[EXERCISE OBJECTIVE] Count the lines in the entries that contain the string "instances", and reply with the number alone.

── ENTRIES SUPPLIED ──

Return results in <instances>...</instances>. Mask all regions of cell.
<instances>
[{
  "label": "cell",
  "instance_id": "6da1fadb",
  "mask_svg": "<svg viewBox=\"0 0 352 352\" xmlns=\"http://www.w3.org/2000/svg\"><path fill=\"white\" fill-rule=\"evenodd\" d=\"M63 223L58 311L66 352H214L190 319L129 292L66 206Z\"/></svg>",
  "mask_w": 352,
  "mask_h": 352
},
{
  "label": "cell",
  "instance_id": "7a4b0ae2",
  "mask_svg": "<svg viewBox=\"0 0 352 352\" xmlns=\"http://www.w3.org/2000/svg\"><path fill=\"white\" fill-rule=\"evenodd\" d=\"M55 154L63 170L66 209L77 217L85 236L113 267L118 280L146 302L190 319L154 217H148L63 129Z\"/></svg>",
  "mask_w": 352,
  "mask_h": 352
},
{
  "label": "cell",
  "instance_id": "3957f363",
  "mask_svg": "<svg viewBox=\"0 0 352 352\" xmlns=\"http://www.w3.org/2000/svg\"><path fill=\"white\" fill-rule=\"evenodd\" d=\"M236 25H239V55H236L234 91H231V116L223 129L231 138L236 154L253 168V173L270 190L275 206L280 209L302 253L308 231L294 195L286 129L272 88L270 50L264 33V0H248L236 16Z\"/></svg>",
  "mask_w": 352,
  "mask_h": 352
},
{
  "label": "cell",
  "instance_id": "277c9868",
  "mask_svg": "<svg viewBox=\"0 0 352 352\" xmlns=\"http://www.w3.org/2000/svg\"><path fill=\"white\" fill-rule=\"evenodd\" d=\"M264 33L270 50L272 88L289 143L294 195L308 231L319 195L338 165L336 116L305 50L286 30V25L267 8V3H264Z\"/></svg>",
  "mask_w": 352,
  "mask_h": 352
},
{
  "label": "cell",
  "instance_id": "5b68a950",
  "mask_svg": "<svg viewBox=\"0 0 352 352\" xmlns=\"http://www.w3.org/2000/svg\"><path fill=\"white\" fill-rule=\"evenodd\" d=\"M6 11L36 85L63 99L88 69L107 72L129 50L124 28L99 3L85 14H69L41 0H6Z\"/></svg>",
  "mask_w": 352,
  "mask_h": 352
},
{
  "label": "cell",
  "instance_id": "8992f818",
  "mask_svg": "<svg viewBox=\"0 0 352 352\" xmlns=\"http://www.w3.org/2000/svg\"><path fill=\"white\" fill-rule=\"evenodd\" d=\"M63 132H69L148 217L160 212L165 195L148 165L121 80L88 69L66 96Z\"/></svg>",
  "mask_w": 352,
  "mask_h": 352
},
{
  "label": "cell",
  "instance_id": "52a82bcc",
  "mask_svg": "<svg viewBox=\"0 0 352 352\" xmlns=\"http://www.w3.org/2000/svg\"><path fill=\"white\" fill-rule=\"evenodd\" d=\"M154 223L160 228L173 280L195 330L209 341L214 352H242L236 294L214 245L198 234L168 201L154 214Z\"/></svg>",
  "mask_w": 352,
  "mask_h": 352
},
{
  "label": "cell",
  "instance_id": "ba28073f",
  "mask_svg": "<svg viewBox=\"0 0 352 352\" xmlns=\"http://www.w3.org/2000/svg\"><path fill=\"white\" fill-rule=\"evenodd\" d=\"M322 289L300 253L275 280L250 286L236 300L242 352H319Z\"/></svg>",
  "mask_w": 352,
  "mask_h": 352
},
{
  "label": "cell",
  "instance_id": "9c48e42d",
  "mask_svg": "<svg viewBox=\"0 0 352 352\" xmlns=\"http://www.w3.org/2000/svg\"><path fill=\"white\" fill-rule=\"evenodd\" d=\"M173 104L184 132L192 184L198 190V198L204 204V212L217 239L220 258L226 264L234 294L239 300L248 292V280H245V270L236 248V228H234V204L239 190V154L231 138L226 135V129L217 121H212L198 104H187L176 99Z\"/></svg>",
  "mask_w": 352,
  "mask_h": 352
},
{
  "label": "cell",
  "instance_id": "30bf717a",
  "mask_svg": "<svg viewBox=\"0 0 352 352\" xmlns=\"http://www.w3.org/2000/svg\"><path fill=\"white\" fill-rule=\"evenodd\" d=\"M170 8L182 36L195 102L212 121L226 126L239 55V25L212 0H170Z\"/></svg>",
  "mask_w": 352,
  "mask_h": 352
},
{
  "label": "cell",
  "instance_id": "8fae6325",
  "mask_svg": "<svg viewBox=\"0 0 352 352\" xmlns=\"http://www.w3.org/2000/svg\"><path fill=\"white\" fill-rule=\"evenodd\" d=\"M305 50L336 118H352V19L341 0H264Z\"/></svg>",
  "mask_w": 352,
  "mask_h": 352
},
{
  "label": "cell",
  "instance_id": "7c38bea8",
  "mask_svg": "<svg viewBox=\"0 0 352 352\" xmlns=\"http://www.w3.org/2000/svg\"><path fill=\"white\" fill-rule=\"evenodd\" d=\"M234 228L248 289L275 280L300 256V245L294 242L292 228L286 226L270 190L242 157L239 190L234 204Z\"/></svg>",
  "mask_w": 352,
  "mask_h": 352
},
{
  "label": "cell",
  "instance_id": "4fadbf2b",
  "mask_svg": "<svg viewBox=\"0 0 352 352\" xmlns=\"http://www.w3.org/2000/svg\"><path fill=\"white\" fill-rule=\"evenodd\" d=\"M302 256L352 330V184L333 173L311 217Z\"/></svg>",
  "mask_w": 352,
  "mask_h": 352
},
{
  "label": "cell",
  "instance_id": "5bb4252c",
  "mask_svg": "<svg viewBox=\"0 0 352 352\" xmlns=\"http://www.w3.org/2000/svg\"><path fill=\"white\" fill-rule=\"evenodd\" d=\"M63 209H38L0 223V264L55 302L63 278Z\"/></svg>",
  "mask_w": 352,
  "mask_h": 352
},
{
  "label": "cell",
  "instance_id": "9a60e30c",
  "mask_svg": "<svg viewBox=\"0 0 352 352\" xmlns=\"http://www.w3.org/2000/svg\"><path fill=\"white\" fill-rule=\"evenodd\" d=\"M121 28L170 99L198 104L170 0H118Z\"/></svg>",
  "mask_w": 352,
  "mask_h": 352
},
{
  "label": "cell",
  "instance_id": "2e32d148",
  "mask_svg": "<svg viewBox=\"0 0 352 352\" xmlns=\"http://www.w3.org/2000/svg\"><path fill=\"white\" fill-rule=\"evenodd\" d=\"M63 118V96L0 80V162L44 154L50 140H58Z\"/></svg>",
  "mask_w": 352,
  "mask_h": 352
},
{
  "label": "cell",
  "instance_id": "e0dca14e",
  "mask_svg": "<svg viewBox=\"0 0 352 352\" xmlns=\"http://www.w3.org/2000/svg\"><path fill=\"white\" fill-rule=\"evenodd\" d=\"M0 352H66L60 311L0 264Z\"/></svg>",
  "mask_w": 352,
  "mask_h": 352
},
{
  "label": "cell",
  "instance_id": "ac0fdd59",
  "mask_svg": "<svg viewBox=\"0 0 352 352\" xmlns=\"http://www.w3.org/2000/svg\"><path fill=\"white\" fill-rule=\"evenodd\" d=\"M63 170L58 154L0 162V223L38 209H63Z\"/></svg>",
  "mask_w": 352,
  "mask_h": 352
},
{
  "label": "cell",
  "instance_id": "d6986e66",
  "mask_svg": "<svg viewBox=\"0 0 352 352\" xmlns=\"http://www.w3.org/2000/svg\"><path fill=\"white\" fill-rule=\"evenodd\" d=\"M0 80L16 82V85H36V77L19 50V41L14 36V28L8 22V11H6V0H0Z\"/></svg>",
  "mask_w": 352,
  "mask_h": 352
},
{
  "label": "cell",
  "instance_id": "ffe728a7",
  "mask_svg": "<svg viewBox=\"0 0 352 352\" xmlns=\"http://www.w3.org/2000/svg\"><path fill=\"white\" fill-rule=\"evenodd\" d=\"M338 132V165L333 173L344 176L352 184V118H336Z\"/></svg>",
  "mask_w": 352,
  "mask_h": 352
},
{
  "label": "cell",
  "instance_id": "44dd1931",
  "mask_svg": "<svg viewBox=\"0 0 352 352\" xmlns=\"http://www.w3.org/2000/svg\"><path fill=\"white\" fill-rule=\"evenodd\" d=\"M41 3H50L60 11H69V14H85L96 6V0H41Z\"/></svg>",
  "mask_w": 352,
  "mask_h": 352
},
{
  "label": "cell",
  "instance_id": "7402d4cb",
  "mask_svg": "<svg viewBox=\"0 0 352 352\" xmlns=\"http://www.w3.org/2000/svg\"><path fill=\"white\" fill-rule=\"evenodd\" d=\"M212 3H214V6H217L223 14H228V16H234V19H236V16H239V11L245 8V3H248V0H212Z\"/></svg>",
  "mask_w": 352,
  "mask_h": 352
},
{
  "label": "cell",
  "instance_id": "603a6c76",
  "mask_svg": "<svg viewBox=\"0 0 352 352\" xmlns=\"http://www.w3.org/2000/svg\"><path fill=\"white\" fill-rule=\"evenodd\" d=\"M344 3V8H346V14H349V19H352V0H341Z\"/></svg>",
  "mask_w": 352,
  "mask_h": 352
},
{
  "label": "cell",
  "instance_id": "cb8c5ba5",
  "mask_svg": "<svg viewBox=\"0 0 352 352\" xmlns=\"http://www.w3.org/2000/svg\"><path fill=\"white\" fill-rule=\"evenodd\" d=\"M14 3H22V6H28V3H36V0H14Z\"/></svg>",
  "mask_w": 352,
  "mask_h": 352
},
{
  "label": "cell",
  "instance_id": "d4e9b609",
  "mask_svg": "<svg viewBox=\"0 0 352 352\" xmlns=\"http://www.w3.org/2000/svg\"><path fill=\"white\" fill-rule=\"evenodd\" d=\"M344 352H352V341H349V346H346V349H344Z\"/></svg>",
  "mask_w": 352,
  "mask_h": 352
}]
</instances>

───

[TASK ANSWER] 3